* EXERCISE PROMPT
Can you transcribe, character for character, the stretch of lines below running from the line containing "From the photographer's" through the line containing "54.7 inches", with both of those lines included?

* RECORDS
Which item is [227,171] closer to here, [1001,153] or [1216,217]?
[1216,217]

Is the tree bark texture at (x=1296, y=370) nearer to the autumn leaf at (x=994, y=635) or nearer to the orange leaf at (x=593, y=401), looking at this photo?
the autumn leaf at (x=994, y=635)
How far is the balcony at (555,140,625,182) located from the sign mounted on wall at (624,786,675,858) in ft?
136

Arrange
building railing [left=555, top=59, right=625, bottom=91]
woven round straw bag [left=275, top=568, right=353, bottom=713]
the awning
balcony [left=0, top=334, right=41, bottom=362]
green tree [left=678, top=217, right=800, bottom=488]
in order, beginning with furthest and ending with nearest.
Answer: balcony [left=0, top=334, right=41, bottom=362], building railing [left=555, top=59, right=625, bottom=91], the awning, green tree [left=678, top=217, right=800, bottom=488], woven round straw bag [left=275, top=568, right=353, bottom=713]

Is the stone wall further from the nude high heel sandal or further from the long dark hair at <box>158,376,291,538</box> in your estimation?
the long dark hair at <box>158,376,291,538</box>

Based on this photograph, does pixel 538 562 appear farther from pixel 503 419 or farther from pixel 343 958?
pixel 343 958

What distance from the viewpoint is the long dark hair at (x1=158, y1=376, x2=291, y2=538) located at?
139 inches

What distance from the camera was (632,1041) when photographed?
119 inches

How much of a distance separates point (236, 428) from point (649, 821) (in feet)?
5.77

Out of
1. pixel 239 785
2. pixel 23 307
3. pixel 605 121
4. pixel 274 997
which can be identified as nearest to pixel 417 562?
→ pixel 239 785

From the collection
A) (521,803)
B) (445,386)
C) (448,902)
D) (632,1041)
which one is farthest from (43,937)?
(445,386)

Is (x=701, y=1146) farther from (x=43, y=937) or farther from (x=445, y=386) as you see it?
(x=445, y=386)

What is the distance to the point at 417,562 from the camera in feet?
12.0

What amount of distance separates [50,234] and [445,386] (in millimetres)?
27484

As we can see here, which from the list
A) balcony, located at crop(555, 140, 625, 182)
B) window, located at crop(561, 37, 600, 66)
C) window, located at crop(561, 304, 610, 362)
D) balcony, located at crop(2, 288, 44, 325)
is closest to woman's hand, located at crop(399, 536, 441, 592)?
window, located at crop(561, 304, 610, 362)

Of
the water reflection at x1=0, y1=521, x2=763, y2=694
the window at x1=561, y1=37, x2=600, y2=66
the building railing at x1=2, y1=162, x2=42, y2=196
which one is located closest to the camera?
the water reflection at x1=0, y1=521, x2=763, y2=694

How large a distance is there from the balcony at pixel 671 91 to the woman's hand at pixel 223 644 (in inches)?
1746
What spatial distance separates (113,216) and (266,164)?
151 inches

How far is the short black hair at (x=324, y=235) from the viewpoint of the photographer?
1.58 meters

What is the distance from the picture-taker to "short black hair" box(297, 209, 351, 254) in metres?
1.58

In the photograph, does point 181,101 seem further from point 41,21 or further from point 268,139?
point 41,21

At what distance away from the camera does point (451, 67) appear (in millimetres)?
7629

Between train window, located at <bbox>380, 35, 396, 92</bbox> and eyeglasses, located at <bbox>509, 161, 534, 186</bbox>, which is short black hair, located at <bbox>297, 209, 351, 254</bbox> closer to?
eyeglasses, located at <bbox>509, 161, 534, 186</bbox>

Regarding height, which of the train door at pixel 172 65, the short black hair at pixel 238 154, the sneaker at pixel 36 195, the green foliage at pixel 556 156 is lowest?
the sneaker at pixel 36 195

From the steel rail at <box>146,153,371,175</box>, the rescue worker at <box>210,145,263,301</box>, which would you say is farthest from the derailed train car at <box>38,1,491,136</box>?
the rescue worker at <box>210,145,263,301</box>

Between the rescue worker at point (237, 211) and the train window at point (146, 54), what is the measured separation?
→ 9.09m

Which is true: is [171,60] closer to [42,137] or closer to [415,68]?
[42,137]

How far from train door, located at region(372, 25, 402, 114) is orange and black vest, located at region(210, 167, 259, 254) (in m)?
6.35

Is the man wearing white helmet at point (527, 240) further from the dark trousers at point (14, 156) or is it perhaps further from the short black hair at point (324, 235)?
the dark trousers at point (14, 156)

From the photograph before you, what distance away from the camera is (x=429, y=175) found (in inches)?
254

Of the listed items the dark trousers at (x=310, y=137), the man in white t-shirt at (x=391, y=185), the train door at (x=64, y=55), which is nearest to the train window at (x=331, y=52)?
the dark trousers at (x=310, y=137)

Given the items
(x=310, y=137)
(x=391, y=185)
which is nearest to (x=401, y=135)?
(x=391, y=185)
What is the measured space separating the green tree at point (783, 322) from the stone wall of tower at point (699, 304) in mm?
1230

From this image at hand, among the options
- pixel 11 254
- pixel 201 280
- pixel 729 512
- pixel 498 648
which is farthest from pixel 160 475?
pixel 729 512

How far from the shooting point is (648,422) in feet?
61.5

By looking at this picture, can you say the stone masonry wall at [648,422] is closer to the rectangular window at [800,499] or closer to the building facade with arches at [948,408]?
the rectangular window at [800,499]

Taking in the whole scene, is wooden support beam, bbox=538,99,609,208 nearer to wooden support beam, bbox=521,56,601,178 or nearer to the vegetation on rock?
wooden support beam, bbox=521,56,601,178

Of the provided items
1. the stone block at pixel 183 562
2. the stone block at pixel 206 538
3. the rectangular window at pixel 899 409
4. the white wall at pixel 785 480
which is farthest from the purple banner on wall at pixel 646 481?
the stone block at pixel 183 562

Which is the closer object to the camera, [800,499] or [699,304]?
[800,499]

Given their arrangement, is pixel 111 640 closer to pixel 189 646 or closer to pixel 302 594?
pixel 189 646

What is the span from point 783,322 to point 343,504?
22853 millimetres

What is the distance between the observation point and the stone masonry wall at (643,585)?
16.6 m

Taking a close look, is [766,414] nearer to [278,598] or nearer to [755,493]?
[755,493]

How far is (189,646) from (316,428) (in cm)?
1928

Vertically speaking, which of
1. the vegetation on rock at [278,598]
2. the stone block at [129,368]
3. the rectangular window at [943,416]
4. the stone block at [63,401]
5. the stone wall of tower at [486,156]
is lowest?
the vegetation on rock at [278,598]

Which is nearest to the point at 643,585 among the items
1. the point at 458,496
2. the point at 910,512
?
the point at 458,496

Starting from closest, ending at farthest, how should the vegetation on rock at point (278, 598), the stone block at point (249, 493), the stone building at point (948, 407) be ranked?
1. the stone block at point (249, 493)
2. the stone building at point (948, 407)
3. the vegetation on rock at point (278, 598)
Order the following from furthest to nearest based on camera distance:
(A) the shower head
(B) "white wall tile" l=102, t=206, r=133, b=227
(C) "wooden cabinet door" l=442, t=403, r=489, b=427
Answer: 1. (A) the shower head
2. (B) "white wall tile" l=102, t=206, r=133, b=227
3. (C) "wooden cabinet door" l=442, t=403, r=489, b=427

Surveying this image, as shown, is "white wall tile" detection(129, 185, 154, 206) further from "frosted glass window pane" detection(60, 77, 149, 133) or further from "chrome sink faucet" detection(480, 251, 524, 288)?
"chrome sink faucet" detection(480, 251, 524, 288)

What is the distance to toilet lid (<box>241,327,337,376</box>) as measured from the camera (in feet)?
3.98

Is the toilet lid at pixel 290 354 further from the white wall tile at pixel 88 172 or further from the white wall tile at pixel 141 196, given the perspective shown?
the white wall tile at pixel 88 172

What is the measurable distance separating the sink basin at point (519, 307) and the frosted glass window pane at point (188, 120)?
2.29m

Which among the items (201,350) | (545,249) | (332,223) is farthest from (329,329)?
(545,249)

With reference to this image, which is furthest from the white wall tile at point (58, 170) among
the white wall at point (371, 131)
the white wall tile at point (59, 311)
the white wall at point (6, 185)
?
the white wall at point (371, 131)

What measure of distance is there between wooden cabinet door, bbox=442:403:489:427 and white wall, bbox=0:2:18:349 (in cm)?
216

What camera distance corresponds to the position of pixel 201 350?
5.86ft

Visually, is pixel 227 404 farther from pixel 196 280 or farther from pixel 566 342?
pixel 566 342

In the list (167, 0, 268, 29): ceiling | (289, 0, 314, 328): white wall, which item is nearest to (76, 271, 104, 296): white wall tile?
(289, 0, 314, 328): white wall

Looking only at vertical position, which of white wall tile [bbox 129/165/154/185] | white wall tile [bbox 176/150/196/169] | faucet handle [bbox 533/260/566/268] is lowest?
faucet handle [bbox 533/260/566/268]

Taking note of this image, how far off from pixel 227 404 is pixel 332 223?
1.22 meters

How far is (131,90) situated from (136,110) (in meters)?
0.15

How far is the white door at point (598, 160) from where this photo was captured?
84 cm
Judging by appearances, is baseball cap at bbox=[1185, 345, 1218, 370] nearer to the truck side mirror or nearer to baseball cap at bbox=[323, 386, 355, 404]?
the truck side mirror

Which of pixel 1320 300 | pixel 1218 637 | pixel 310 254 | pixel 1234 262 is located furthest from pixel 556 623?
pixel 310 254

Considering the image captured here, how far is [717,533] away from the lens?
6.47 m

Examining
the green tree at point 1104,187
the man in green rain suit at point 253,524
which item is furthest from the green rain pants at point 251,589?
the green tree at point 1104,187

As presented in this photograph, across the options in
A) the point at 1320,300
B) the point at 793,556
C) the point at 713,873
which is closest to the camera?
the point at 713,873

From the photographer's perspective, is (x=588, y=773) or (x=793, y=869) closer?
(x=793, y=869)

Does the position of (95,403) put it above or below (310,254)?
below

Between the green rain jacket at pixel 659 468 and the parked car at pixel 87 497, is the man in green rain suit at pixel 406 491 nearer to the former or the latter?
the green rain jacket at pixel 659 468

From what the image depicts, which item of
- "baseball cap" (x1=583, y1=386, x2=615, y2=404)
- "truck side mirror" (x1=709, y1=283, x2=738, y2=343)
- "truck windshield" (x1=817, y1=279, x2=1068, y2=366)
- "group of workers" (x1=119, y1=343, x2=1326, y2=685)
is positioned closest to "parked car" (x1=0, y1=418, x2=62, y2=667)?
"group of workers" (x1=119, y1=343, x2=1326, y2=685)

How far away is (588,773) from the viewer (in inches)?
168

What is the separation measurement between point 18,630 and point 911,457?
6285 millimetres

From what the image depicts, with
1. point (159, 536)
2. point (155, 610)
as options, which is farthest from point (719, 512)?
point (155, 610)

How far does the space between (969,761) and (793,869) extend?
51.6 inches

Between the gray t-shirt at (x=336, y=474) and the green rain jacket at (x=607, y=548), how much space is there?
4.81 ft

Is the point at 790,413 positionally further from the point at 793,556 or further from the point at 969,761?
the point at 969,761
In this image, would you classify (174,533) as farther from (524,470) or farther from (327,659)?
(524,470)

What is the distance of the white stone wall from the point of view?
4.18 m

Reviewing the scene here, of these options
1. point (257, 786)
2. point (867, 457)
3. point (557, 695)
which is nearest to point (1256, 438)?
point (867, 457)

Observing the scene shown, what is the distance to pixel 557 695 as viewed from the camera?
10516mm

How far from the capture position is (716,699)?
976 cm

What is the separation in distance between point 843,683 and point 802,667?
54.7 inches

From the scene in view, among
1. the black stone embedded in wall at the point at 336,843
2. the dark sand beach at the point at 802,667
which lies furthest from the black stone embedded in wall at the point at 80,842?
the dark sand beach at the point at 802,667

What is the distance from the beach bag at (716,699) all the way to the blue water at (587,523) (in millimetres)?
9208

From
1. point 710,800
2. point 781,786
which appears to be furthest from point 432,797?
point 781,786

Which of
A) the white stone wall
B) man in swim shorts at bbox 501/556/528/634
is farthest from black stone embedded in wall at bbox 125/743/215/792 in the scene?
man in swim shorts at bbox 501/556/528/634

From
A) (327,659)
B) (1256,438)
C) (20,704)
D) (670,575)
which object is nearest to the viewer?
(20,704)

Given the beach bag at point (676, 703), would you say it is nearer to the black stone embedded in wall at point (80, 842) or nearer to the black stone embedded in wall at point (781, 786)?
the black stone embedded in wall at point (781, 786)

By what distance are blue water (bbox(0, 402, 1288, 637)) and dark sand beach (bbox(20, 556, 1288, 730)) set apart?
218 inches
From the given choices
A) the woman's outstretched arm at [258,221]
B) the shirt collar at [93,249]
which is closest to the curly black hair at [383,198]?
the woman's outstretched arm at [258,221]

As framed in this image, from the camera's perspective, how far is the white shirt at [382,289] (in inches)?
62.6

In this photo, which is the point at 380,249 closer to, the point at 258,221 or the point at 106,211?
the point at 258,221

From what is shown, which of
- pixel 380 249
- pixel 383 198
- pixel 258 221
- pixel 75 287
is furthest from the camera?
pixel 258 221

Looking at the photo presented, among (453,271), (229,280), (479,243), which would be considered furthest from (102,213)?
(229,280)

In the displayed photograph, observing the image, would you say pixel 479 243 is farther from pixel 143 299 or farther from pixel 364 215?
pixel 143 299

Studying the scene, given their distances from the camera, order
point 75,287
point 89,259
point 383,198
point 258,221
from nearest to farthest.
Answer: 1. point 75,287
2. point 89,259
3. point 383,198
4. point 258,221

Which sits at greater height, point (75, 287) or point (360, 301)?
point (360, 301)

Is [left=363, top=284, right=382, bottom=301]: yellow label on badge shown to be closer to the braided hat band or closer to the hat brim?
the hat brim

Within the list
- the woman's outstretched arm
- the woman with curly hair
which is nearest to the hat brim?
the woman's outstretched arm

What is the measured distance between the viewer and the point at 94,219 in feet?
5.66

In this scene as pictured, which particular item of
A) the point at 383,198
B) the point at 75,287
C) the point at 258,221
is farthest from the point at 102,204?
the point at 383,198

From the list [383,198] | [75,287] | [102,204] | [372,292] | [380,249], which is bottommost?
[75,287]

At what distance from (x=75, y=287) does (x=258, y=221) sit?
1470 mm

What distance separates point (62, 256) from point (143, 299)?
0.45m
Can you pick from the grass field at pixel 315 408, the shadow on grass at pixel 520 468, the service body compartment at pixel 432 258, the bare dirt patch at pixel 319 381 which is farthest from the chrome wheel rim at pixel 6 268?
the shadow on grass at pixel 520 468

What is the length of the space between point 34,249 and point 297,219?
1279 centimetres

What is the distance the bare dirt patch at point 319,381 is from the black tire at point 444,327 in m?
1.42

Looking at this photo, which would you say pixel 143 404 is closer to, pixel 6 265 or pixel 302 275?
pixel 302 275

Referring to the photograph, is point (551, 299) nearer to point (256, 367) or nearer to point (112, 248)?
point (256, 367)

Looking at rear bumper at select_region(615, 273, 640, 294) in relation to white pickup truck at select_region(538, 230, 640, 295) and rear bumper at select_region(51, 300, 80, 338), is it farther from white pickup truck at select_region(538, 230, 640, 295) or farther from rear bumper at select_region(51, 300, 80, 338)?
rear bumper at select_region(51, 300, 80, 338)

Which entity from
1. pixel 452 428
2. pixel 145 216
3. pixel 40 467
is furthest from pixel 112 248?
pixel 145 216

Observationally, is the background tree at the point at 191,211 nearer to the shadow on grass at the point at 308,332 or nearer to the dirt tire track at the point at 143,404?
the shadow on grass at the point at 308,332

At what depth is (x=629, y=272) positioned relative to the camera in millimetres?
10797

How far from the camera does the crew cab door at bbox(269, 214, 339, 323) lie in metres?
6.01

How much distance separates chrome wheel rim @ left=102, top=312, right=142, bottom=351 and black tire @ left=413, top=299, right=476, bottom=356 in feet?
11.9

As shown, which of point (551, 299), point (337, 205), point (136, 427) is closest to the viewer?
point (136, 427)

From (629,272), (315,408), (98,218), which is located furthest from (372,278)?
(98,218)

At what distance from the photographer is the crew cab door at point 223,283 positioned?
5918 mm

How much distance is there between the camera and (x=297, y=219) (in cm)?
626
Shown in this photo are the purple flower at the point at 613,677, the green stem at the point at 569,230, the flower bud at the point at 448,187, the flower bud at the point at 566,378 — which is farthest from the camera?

* RESULT OF THE EXERCISE
From the photographer's perspective, is (x=588, y=773) or (x=793, y=869) closer?
(x=793, y=869)

Does the position of (95,403) put it above or below (310,254)?
below

Between the green rain jacket at pixel 659 468 and the parked car at pixel 87 497, is the man in green rain suit at pixel 406 491 nearer to the former or the latter?
the green rain jacket at pixel 659 468

From what the image depicts, which item of
- "baseball cap" (x1=583, y1=386, x2=615, y2=404)
- "truck side mirror" (x1=709, y1=283, x2=738, y2=343)
- "truck windshield" (x1=817, y1=279, x2=1068, y2=366)
- "group of workers" (x1=119, y1=343, x2=1326, y2=685)
is positioned closest to "parked car" (x1=0, y1=418, x2=62, y2=667)?
"group of workers" (x1=119, y1=343, x2=1326, y2=685)

How far away is (588,773) from the viewer (in inches)?
168

What is the separation measurement between point 18,630 and point 911,457?
6285 millimetres

From what the image depicts, with
1. point (159, 536)
2. point (155, 610)
as options, which is farthest from point (719, 512)?
point (155, 610)

How far does the space between (969,761) and (793,869) extend?
51.6 inches

Between the gray t-shirt at (x=336, y=474) and the green rain jacket at (x=607, y=548), how much space is there?
4.81 ft

Is the point at 790,413 positionally further from the point at 793,556 or further from the point at 969,761?
the point at 969,761
In this image, would you classify (174,533) as farther from (524,470) or farther from (327,659)?
(524,470)

What is the distance of the white stone wall from the point of view?
4.18 m

Reviewing the scene here, of these options
1. point (257, 786)
2. point (867, 457)
3. point (557, 695)
which is nearest to point (1256, 438)?
point (867, 457)

Observing the scene shown, what is the distance to pixel 557 695 as viewed from the camera?
10516mm

How far from the capture position is (716,699)?
976 cm

What is the separation in distance between point 843,683 and point 802,667?
54.7 inches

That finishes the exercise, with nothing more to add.